Permission error w/ sockets inside CT since migration to PVE 4.1

I've migrated a number of hosts from PVE 3.4 to PVE 4.1 and I followed the instructions (stop CT, backup CT, copy backup, restore, reconfigure network).

Most of my hosts use an internal init script to start an application server. That application server creates a socket, to which an internal Nginx web server tries to connect. This worked before.

With PVE 4.1 the web server isn't able to read/write to that socket anymore. The socket gets created with permissions root:root 0755, whereas it should be root:root 0777. When I use pct exec <vid> chmod 777 <socket_path> it works again. I've tried every way I could think of to set umask and/or file permissions but wasn't able to successfully create that socket from the start.

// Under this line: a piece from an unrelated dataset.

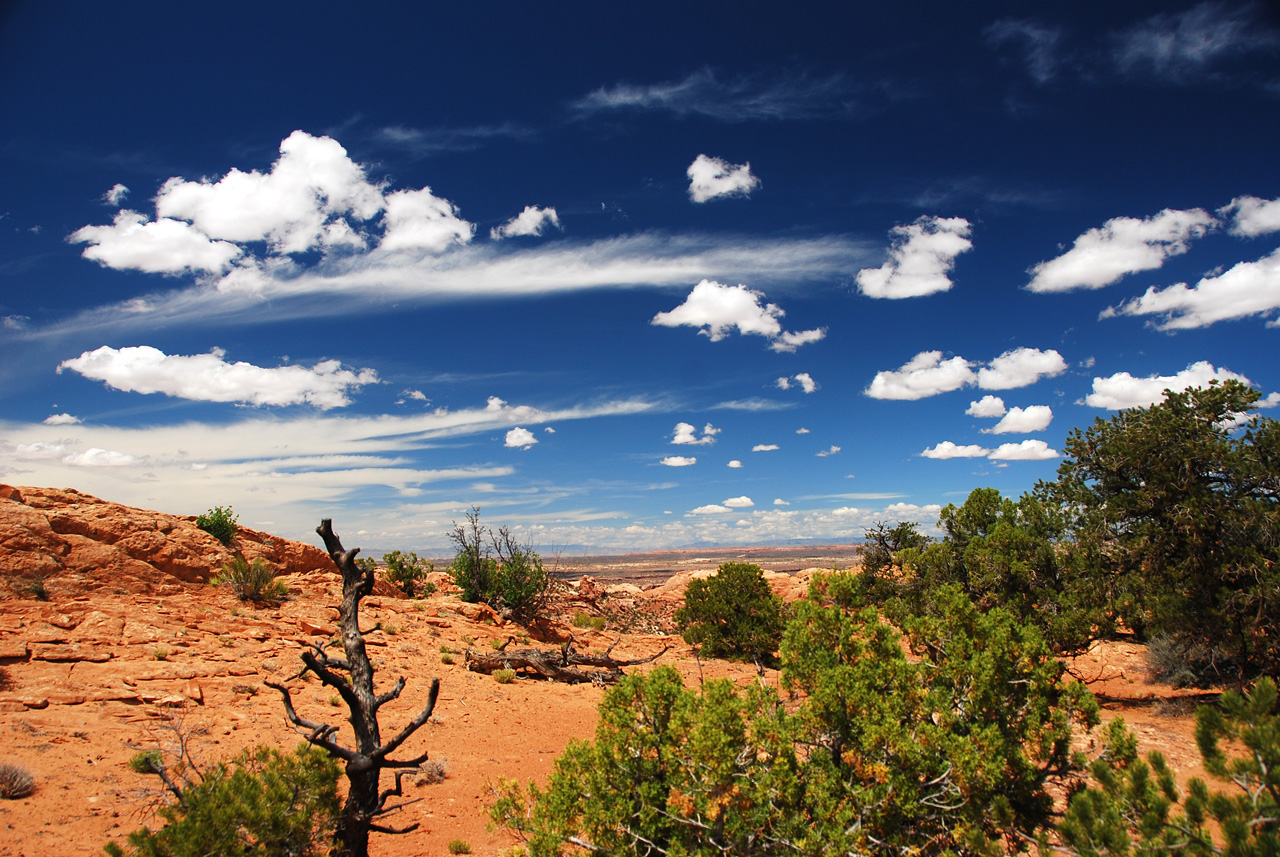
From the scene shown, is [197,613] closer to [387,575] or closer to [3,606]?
[3,606]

This happens both with my own CTs which were based on a Debian 7 OpenVZ template, as well as a gitlab installation which uses different init scripts.

Since I've seen loads of AppArmor messages in /var/log/message reporting the denial of mounts from the CTs, I've added lxc.aa_profile: unconfined to LXC configs, but this did not help. I've also noticed that unlike my OpenVZ setup entering a LXC does not create a fresh login environment, eg set paths from .bash_profile.
  1. Do I need to have those lxc.aa_profile entries in my LXC config?
  2. Why are my UNIX sockets created with different permissions than before?
  3. Is it intended that LXC won't create a fresh environment when entering a container?
I need to fix this as soon as I can because none of my app servers will work after a restart right now, so any help is greatly appreciated. Regards

Christian
 
Can you try adding a line to your /etc/pve/lxc/{vmid}.conf file for testing this? If you add something yourself to a config file in /var/lib/lxc/{vmid}/config it will be erased by proxmox on startup.

Code:
lxc.aa_profile: unconfined

...And shutdown and start the container after that..

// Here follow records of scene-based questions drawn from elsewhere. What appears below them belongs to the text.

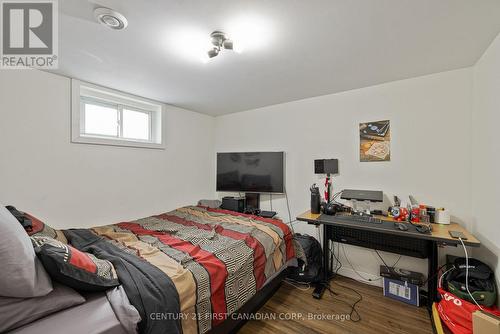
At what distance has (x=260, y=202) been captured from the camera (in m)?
3.31

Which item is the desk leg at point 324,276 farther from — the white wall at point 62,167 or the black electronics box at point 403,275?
the white wall at point 62,167

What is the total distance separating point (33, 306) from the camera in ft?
2.87

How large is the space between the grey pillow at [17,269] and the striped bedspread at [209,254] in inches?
22.9

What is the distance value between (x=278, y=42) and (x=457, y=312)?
7.96 ft

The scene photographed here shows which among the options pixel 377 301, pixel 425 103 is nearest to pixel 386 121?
pixel 425 103

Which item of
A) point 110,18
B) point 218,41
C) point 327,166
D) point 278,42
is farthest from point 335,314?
point 110,18

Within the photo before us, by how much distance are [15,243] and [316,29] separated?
2.05 m

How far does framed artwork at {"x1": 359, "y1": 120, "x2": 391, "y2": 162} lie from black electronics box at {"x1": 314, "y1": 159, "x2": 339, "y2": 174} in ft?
0.98

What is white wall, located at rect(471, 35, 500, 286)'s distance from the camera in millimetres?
1485

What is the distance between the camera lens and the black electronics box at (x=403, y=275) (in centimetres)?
196

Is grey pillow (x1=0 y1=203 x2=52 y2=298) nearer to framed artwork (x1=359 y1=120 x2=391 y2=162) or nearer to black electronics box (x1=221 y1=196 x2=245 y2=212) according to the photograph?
black electronics box (x1=221 y1=196 x2=245 y2=212)

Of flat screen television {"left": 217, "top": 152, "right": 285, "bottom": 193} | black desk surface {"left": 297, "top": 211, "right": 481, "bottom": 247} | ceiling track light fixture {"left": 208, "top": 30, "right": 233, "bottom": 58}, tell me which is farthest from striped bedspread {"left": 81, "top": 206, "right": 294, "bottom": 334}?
ceiling track light fixture {"left": 208, "top": 30, "right": 233, "bottom": 58}

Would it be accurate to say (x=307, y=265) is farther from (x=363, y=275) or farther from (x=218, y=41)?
(x=218, y=41)

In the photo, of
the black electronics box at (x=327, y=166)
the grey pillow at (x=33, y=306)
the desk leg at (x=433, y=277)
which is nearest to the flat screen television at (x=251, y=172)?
the black electronics box at (x=327, y=166)
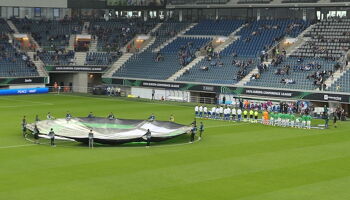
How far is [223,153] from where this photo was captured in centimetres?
4094

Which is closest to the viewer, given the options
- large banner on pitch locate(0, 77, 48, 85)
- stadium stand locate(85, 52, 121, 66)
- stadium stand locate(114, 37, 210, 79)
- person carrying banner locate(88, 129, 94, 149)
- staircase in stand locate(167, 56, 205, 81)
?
person carrying banner locate(88, 129, 94, 149)

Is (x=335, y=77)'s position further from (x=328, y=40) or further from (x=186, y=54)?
(x=186, y=54)

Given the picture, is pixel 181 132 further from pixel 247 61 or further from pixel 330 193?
pixel 247 61

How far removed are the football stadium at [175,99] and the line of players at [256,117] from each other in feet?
0.35

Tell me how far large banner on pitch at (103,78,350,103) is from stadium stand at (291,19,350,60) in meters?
7.77

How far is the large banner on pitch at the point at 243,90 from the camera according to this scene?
6600cm

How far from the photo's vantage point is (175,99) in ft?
256

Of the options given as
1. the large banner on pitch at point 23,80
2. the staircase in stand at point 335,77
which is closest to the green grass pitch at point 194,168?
the staircase in stand at point 335,77

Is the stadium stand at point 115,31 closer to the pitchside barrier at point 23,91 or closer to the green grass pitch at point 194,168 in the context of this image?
the pitchside barrier at point 23,91

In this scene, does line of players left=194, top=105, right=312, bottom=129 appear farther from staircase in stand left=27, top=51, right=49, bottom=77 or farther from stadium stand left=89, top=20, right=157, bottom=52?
stadium stand left=89, top=20, right=157, bottom=52

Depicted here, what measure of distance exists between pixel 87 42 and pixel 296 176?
61725mm

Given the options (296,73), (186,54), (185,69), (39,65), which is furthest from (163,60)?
(296,73)

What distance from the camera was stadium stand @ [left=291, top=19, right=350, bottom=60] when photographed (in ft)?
244

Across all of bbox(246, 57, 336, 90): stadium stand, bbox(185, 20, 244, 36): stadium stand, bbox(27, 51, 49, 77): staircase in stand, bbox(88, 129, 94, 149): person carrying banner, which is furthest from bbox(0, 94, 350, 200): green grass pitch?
bbox(185, 20, 244, 36): stadium stand
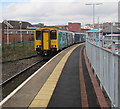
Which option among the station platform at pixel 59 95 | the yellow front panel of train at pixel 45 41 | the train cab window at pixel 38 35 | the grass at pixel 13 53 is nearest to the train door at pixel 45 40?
the yellow front panel of train at pixel 45 41

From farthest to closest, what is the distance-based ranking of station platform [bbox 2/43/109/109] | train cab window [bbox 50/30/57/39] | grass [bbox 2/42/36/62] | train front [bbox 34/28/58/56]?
grass [bbox 2/42/36/62] → train cab window [bbox 50/30/57/39] → train front [bbox 34/28/58/56] → station platform [bbox 2/43/109/109]

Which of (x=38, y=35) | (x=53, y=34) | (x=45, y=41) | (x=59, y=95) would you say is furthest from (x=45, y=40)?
(x=59, y=95)

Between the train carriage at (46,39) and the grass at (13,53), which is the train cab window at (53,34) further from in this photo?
the grass at (13,53)

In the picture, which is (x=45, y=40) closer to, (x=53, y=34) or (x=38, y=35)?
(x=38, y=35)

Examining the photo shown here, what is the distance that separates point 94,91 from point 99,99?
32.4 inches

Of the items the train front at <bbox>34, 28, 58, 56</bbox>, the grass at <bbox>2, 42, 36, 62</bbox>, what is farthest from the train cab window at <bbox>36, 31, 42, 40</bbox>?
the grass at <bbox>2, 42, 36, 62</bbox>

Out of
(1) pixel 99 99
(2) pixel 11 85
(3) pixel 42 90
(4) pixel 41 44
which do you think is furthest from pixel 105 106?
(4) pixel 41 44

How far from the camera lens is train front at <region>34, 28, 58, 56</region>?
20.0 metres

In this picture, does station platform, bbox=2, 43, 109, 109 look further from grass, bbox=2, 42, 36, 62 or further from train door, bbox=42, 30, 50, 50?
grass, bbox=2, 42, 36, 62

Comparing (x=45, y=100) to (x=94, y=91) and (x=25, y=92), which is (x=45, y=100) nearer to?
(x=25, y=92)

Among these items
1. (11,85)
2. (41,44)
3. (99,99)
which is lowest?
(11,85)

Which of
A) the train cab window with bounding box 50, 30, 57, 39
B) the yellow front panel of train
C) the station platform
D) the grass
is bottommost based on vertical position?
the station platform

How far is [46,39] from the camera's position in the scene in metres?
20.1

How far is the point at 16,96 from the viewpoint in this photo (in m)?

aa-status should show that it is not confined. If you lookup the pid of the init process of your container, it should not be listed in the enforced section.
 
I've already added the stance to /etc/pve/lxc/<vid>.conf and can confirm that is is included in /var/lib/lxc/<vid>/config, too.

I'm not sure about aa-status, though. My process list shows [lxc monitor] /var/lib/lxc 210, which is parent of an init process at run level 2. I assume thats init of VID 210? However, the output of aa-status does not show the process id of that init process, neither in enforced nor elsewhere.
 
Actually the init process is a child of the lxc-start process. It appears that the lxc-start process itself remains confined by the usr.bin.lxc-start profile.

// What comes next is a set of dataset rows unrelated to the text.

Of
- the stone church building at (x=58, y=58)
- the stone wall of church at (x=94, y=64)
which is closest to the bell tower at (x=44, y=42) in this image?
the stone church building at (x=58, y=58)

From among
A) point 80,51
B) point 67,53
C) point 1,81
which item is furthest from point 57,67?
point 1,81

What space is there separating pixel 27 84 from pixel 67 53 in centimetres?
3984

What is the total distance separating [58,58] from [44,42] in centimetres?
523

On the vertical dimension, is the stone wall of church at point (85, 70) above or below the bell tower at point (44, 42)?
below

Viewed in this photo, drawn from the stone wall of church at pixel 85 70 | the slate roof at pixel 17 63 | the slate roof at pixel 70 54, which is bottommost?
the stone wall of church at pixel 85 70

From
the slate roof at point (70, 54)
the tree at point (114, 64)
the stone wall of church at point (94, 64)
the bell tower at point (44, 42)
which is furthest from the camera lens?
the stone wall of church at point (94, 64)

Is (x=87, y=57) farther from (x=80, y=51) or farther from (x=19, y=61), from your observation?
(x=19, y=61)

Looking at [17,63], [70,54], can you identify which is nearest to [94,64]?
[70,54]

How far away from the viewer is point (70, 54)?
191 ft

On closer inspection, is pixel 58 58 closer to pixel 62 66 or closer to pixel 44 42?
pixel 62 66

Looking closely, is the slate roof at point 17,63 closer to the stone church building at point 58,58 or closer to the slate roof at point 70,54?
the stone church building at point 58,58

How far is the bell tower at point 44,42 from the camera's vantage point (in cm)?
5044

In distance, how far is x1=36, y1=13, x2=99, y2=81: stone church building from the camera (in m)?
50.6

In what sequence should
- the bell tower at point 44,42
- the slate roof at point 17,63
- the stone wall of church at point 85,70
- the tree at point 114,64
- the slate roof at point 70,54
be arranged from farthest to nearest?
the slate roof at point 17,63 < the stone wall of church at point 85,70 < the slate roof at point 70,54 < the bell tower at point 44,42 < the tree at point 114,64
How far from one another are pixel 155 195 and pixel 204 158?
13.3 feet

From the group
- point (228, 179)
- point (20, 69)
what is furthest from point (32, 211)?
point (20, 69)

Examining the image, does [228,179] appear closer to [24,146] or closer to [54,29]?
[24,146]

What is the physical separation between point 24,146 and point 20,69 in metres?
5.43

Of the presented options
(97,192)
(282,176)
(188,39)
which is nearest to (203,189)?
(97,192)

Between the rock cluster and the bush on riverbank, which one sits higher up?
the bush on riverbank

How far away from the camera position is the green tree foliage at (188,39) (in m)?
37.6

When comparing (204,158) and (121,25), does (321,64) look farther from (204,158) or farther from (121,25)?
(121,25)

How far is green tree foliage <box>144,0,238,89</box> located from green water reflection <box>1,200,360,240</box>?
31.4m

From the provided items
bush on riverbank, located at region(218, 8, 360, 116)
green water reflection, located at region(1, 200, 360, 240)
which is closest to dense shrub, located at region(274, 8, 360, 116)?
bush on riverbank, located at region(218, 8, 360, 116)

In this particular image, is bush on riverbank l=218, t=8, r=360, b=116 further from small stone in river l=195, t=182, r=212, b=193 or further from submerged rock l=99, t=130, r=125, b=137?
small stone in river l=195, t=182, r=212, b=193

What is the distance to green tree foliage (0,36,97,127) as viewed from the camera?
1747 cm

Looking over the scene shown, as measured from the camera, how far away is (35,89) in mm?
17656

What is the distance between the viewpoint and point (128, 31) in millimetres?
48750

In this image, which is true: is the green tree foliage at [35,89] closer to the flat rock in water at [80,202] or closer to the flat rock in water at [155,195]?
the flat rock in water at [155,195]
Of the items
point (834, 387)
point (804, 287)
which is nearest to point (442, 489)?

Anyway, it doesn't seem to be an apparmor issue here after having done this test. I am wondering why the socket permissions are now created differently, if before they got set to 777. Maybe on OpenVZ the init process started with a different umask, and this is exposing some assumption in the init script of your application. If it sets its own umask, then you would not have a problem, me thinks.

What init system are you using in debian 7?
 
I have checked and the umask of init process did not change. Just to be sure, if you look in /var/log/syslog of the host, you are not seeing messages like this?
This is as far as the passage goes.